Инна секунду смотрела на нее, и Ольга содрогнулась от того, какая боль, какое горе плескалось в этих синих сейчас глазах. Она надеялась, что Инна ударит ее, но она просто смотрела.
Как объяснить? Как доказать? Как дать понять человеку, что ты не хотела, что ты не думала, что ты правда не знала?
— Я тебе не верю.
Она ушла, а Ольга осталась стоять. Еще несколько минут назад в ее сердце билось что-то теплое, что-то зарождающееся, что-то прекрасное. И она сама уничтожила это. А вместе с этим уничтожила Инну.
Под изумленными взглядами сотрудников она вернулась обратно в кабинет. Шла, отмеряя шаги, и представляла, как входит, как хватает Лизу за волосы, как швыряет ее к стене — сильно, яростно. Как Лиза сползает по этой стене вниз, оставляя на ней кровавые потеки.
Зашла внутрь — и остановилась.
Ищешь виноватых? Хочешь разделить вину пополам? А в чем виновата эта глупая девочка?
Получалось, что ни в чем. Она не знала об Ольгиных отношениях с Инной. Она не знала, что между ними происходит. Она просто влюбилась и добивалась объекта своей влюбленности — так, как могла. Так, как умела.
— Оль…
Стоит в углу, напуганная, белая как мел. Смотрит исподлобья. Ждет удара? Или объяснений?
Ольга прошла мимо и упала в кресло.
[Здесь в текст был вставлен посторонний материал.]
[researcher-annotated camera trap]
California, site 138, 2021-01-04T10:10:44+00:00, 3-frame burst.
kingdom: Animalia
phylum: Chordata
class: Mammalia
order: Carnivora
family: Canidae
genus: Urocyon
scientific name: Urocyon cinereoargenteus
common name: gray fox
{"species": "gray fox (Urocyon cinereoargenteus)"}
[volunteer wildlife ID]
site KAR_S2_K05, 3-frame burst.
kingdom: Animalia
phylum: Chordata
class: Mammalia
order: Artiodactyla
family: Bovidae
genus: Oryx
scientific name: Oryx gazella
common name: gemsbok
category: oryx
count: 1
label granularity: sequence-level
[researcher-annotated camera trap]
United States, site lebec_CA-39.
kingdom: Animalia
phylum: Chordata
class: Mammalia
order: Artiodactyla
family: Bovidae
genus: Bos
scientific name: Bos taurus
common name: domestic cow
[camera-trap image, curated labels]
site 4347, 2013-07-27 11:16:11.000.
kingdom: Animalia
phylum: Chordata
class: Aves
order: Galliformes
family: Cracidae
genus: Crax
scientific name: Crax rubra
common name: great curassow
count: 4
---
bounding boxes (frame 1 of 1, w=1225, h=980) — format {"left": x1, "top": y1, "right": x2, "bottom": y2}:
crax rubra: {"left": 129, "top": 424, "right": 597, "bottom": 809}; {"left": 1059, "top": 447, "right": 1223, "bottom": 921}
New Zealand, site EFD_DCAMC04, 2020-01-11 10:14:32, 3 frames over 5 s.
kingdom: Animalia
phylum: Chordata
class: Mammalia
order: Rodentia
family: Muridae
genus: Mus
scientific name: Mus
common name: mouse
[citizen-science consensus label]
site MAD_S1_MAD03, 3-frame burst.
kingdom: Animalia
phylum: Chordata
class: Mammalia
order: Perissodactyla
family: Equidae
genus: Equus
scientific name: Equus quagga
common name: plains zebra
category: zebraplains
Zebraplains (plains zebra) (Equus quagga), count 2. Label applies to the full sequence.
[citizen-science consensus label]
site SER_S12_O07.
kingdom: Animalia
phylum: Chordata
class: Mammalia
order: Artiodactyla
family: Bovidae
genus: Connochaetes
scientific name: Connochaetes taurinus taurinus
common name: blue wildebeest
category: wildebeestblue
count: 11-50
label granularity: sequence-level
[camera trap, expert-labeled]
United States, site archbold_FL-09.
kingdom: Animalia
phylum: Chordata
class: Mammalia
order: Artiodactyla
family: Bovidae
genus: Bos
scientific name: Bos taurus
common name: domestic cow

Закрыла глаза.
— Уходи, — попросила тихо. — Пожалуйста.
Она услышала звуки осторожных шагов, потом — звук закрывающейся двери. Молодец, девочка. Поняла, что объяснений не будет и что сейчас лучше всего — послушаться.
— Что я сделала? — Спросила себя Ольга, не открывая глаз. — Что я, черт побери, опять сделала?
И ответила. Сама.
— Отомстила. Видела боль в ее глазах? Тебе ведь не было ее жалко, ни капли. Ты испугалась от неожиданности, но в ту секунду, когда она увидела вас — вот таких, ты ощутила нечто, очень похожее на счастье.
Картинки в ее воспаленных глазах мелькали, словно кто-то включил ускоренную перемотку. Питер. Алиса. «Я уйду от нее, правда уйду, мне просто нужно немного времени». «Я сказала ей о том, что люблю тебя». «Она знает, что я скоро уйду». «Мне нужно провести с ней еще немного времени».
Это не Инна смотрела на них сегодня полными боли глазами. И это не Лизу обнимала Ольга, прижав к столу. Это было другое, другое — прошлое? Прошлое?
Но почему тогда так больно? Почему больно стало именно сейчас, когда Лиза-Алиса ушла, когда все ушли и она снова — опять! — осталась одна? Почему именно сейчас так больно?
— Потому что даже ты не можешь сейчас притвориться, что все вышло так, как ты хотела.